Does South Africa still have room for the sunset clauses?

Thando Ntlemeza says apartheid patterns of economic ownership still endure (Dec 2011)


The arrival of Jan Van Riebeeck in 1652 marked the beginning of colonial settlement in South Africa. This was followed by complex battles and wars for their survival and dominance. While they fought among themselves at particular intervals, these colonial settlers fought bloody battles with African people who refused to allow dispossession of their treasured land and livestock without putting up a fight.

With the defeat of Bhambatha rebellion in 1906 which symbolized defeat of armed resistance that was waged by various African Kingdoms, African people became exposed and subjected to oppression, economic exploitation and suffering of unprecedented proportion.

While apartheid as an official policy gained prominence after the 1948 victory of the National Party, oppression and exploitation of the people long preceded de jure apartheid. This situation forced the oppressed people to engage in the struggle to liberate themselves from oppressive and exploitative colonial system. Their liberation struggle assumed different forms at different times.

After the merciless killings in Sharpeville and other areas on March 21, 1960, the oppressed people were convinced that prospects of negotiations and peaceful settlement of the South African question were non-existent. For them, it was no longer necessary to continue talking the language of peace and non-violence with the regime whose reply would be violent attacks on the unarmed people. This is the context within which Umkhonto we Sizwe was formed and engaged in the armed struggle.

However, resort to the armed struggle never changed the political character of the liberation struggle as Umkhonto we Sizwe was accountable to the political leadership of the ANC. Which shows that armed struggle was an instrument aimed at forcing the apartheid regime to the negotiation table because the ANC always believed in a political solution.

The ANC abandoned armed struggle when the apartheid regime was ready to negotiate a political solution for the South African question. However, some comrades argued at the time that elevation of negotiations reoriented the movement away from confrontation with the enemy to a search for common ground (1). This cannot be accepted because our revolutionary movement only resorted to the arms when the prospect of peaceful settlement vanished, while it was the failure of the arms that imposed the obligation on the apartheid regime to concede the need for the negotiations (2).

Apartheid economy

For many white South Africans, negotiations for a democratic South Africa were necessary as apartheid economy was on the brink of total collapse. For them, central in the negotiations would be a model of democracy that would guarantee retention of their economic privileges and dominance as captains of many industries going forward. How were these privileges and dominance acquired and developed?

> Stated problem
Reproduce the passage of the sunset clauses text above that begins with "Does South Africa" and ends with "up a fight.", substituting "cherished" for "treasured".

> Provided data

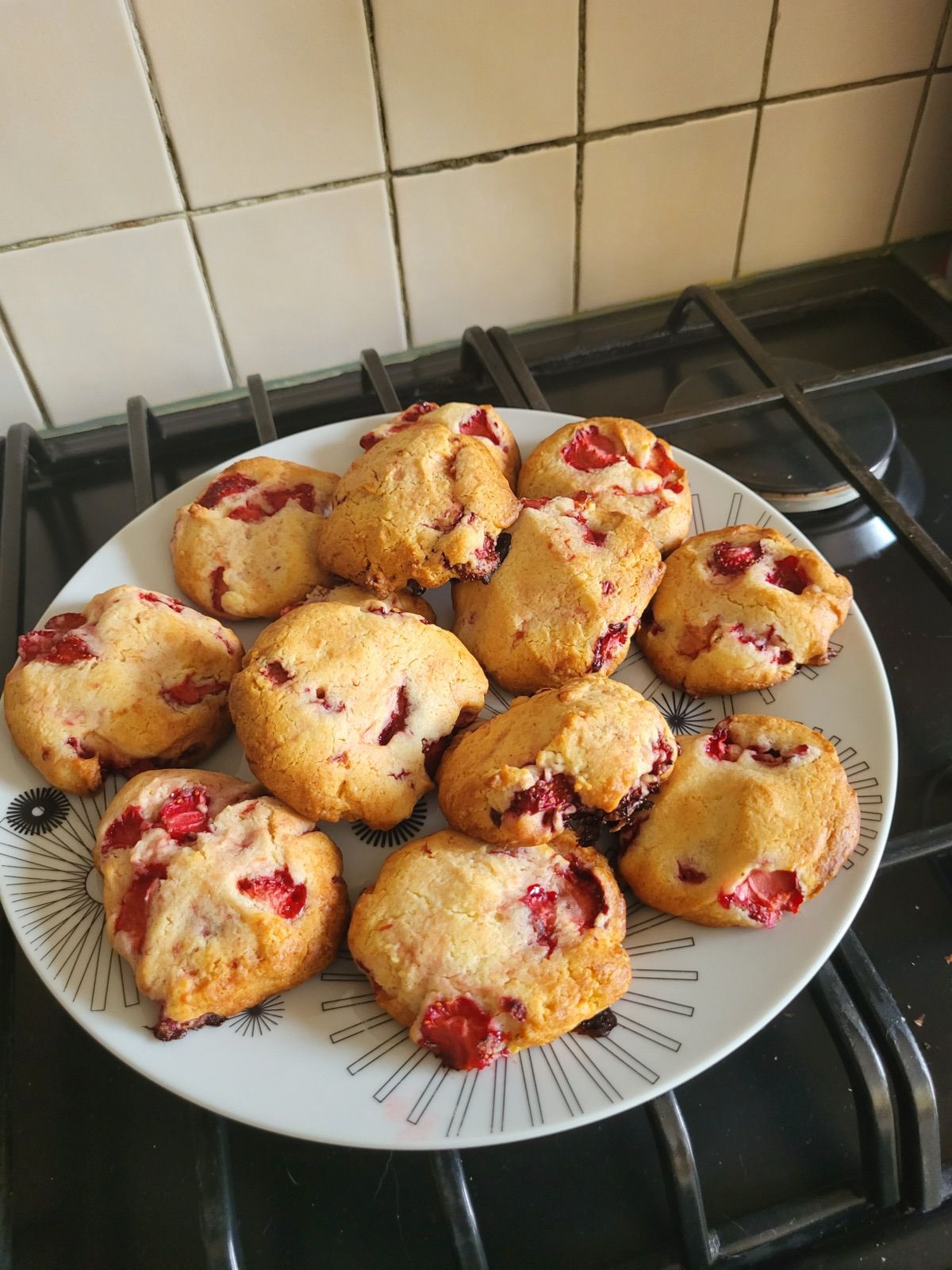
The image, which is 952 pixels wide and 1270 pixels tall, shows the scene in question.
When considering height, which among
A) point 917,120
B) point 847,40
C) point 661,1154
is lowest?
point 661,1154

==

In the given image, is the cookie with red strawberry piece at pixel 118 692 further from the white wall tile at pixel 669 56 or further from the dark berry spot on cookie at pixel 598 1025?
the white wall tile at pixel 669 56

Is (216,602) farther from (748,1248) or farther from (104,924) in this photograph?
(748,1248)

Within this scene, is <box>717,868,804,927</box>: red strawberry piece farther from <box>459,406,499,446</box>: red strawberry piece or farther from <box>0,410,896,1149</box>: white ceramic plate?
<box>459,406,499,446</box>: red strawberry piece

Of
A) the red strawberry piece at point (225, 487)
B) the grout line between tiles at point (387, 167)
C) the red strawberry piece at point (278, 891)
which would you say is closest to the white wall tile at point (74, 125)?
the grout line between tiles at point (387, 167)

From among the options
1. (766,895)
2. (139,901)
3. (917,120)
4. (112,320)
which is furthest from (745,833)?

==

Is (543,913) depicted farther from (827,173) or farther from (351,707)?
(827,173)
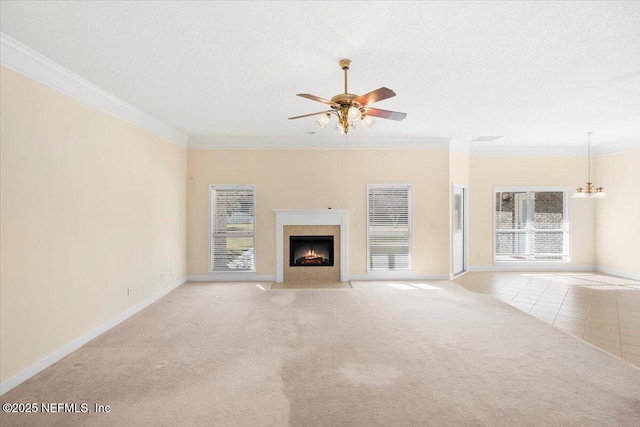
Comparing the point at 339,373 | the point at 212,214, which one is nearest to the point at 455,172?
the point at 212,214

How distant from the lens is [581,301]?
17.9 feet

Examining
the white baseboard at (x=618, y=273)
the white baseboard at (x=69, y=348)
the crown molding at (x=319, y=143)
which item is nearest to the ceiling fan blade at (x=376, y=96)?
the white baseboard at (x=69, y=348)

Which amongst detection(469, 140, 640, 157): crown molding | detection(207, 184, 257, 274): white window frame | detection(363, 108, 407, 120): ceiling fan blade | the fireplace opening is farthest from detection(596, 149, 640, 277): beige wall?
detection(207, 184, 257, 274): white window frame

> Solution below
Does South Africa still have room for the sunset clauses?

Thando Ntlemeza says apartheid patterns of economic ownership still endure (Dec 2011)


The arrival of Jan Van Riebeeck in 1652 marked the beginning of colonial settlement in South Africa. This was followed by complex battles and wars for their survival and dominance. While they fought among themselves at particular intervals, these colonial settlers fought bloody battles with African people who refused to allow dispossession of their cherished land and livestock without putting up a fight.